James Sunderland calls for faster opening up of the travel sector; in particular people from countries with successful vaccination roll-outs should be able to come to the UK, there should be greater clarity on when countries are likely to be moved to the travel green-list and there needs to be more support for those employed in the sector.
It is a real pleasure, Ms Fovargue, to serve with you as Chair, and I apologise for being chronologically challenged.
My contention today is that there is a real policy inconsistency between the success of our vaccination programme and the ongoing caution in our travel sector, and I will make three points, if I may. First, I would urge countries that are successful in their own vaccination roll-outs to open up and send people here, and a negative test result and/or a covid passport should be enough for travel to be fully resumed. Secondly, there is a need for clarity—something akin to the UK road map—around why each country is on which list and when they are likely to be moved between lists. Thirdly, as I said earlier, we need to support those who are employed by the travel sector. As we know, UK airlines have announced over 30,000 job cuts so far.
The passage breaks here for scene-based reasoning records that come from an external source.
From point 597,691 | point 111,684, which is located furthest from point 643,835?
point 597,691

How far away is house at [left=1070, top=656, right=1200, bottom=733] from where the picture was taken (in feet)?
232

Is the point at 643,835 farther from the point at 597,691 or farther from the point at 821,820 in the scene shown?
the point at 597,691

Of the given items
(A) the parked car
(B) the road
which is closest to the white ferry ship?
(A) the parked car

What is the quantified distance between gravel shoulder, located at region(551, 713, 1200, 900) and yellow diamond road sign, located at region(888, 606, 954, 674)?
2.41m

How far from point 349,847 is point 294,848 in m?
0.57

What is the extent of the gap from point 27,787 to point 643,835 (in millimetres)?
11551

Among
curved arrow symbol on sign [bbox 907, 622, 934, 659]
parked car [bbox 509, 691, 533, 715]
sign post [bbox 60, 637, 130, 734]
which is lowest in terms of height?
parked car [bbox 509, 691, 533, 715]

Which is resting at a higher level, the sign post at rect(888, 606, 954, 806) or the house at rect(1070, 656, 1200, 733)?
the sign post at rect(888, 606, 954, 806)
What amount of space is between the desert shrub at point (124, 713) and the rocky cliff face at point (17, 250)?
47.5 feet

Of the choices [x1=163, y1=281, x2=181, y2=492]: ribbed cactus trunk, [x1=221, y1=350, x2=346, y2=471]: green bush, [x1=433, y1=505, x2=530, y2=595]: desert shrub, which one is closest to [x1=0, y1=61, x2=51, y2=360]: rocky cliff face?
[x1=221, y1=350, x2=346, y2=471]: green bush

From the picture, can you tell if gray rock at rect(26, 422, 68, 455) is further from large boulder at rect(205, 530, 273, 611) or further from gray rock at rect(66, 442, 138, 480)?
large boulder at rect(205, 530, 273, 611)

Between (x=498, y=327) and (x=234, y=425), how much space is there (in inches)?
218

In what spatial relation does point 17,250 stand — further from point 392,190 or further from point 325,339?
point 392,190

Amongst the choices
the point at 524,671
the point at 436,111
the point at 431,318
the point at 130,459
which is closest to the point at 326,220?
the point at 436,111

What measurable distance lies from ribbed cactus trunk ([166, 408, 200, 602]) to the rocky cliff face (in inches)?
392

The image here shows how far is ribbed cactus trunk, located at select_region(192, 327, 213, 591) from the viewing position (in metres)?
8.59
That is devastating, and I suspect that more support is still needed for this important sector, along with support for hospitality and leisure.
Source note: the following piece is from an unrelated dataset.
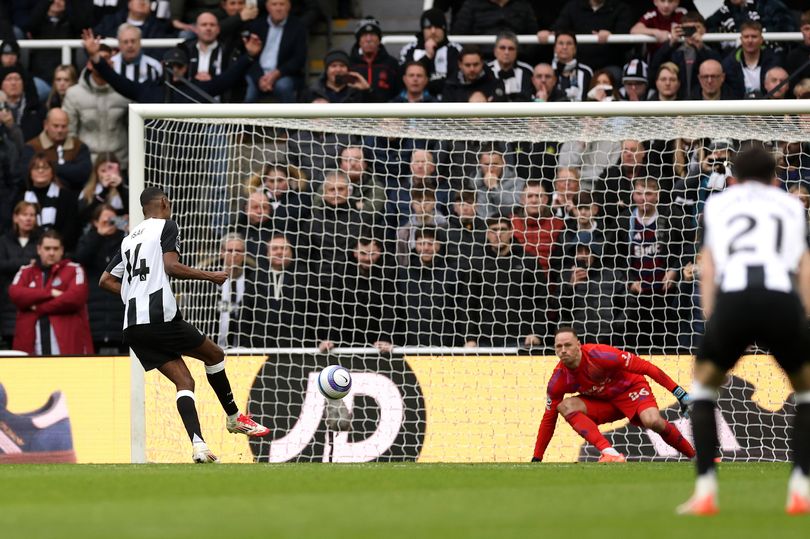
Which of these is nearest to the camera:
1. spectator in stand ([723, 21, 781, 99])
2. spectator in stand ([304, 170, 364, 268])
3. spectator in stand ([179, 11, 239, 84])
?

To start with, the Government should be commended for the success of our vaccination roll-out programme, which is one of the best vaccination programmes in the world. To put it in statistical terms, as of yesterday there have been 37 million first doses and 22 million second doses—over 60 million in total, as one of my hon. Friends said. It is the best vaccination programme for any country with a population of more than 20 million people, with 89% of all adults having received one or two doses of the vaccine. We need to move as soon as possible to reconnect friends and family across the world who have been unable to spend time together throughout the pandemic.
The speed at which we open up our travel sector is paramount, and we must prioritise business travel to countries where the national vaccination programmes have proved successful, such as the United States, which will lift the burden on our travel sector to a certain degree. And we need one or other countries to be added at this point in time to the green list, too.
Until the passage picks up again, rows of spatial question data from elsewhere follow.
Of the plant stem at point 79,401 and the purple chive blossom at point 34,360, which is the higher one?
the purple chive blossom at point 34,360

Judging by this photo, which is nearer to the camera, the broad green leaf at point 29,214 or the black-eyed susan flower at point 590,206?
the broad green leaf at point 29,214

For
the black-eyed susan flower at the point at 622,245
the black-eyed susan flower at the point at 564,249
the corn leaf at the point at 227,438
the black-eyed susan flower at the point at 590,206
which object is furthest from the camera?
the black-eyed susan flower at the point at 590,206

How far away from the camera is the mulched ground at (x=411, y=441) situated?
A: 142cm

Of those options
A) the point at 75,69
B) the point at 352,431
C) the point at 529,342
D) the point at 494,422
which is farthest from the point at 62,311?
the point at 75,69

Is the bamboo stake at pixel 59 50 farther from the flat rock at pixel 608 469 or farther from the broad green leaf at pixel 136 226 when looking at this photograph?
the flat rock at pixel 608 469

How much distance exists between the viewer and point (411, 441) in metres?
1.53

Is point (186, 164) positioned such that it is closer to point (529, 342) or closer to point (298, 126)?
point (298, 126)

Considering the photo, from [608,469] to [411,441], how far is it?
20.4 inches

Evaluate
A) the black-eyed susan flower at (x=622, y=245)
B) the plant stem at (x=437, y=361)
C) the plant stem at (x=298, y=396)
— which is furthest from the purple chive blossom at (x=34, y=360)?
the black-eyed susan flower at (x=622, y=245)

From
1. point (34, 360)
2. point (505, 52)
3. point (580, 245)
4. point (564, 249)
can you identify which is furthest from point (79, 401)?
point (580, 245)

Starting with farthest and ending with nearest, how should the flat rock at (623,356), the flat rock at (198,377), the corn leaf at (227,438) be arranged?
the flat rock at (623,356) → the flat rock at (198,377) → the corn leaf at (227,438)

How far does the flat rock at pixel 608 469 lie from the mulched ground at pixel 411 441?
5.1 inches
The reasons for travel are multifarious, as we have heard. Travel is about leisure, family, business, emergency travel and of course holidays—and why not? In the UK, 76% of people are deemed to have plans to fly abroad in the next 12 months. In 2019, over 21 million trips were made by air for the purpose of visiting friends and family overseas. Also, the figures of the Business Travel Association, whose member travel management companies account for more than 90% of all travel booked in the UK, equate to 6.4 million journeys and 32 million transactions, resulting in £220 billion of UK GDP in a typical year. And that is just by air. These figures are eye-watering and our economy depends upon travel. However, the resumption of business travel can only begin in earnest once the green list is updated. As I mentioned earlier and as I will say again now, it must also include major business hubs, such as New York, Singapore, Frankfurt and Dubai. And that is just a start.
What about Bracknell? My constituency is very important to me. I have 15 travel agency businesses that employ people in Bracknell; my constituents work at Heathrow, Gatwick and beyond; we have hundreds of jobs in the travel and tour operators sector in Bracknell; and there are literally thousands of people who want and need to get away, and that is not next month, but now. We need to open up comprehensively as quickly as possible. And, of course, our country is global; it is part of the international diasporas. It depends upon global trade and global movement, and it is movement that remains essential to getting our economy up and running once again.
To conclude, it is now time to get back to normal. Yes, new variants, such as the Indian mutation, are worrying, but mankind has lived under the spectre of new viruses for centuries and thankfully has mitigated this one with our fantastic vaccination programme. So it is now time to open up safely, and life, as we know it, has to go on.